The stories are the reason you don't want to sell the opera house, R.B. had said. You look at a big old elevator and you see women in their hoop skirts.
She let her eyes run over the front of the theater, and imagined it as it would have been in the 1870s. She saw the black canopy over the front door with the words “The Venable Opera House” proudly displayed. There were carriages parked under it, and a servant helping the ladies up the steps to the door. She saw formal gardens, a velvet lawn, and flowers planted in window boxes under the restaurant windows. Her gaze continued roaming to the far end of the theater. That was when she saw that the side gate was open. And it was not her imagination. She hurried over to it.
The path went down the side of the theater to the garden behind it, just the way R.B. had said it would. There was a high hedge surrounding the garden, and Katie could hear voices on the other side. She followed the sound and found the remains of a trellis and a gate that had been the entrance to the garden. She went through it.
Three gray-white statues rose up over the garden at three corners. In the fourth corner was an empty pedestal. Randa and Susie were standing in front of a statue of a man wearing a cape and holding a sword up to the sky.

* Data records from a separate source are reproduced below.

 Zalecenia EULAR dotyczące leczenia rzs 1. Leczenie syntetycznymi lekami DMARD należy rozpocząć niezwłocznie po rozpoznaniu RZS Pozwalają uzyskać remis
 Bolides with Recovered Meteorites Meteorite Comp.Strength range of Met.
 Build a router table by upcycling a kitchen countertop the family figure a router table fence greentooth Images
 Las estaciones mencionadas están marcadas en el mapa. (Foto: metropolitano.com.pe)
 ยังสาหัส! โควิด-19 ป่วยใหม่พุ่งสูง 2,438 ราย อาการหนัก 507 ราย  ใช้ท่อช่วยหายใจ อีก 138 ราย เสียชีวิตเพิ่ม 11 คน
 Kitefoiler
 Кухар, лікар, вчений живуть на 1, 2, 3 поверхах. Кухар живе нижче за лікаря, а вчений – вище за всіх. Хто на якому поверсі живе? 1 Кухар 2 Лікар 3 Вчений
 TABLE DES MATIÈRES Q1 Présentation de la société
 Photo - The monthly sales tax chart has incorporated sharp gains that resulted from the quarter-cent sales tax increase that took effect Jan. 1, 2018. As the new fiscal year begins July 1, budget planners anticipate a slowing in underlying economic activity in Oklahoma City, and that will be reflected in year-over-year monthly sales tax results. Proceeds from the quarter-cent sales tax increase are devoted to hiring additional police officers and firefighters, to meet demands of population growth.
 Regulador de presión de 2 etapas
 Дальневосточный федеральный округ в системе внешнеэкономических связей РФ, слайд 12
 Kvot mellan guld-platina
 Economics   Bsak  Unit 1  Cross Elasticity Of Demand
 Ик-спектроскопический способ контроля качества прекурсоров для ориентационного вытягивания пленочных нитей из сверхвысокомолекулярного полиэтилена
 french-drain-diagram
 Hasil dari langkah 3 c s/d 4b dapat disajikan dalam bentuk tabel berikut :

“Juliet Venable is over there, Mom,” Susie was saying. “She's wearing her costume for Romeo and Juliet. And that's Olivia Venable in the corner opposite her. She's wearing everyday clothes because she wasn't an actress.” Susie turned to the statue in front of them. “And this is the guy who kept the opera house going, even during the Depression.”
As she moved closer to them, Katie stepped on something, or maybe they just sensed that she was there, because they both turned. Randa laughed.
“You too?” Randa said. “Well, come meet Edward Rain. Our ancestor. Or not.”
All three of them turned to study the statue of Edward Rain, which, according to the date carved under his feet, had been put in the garden in 1935.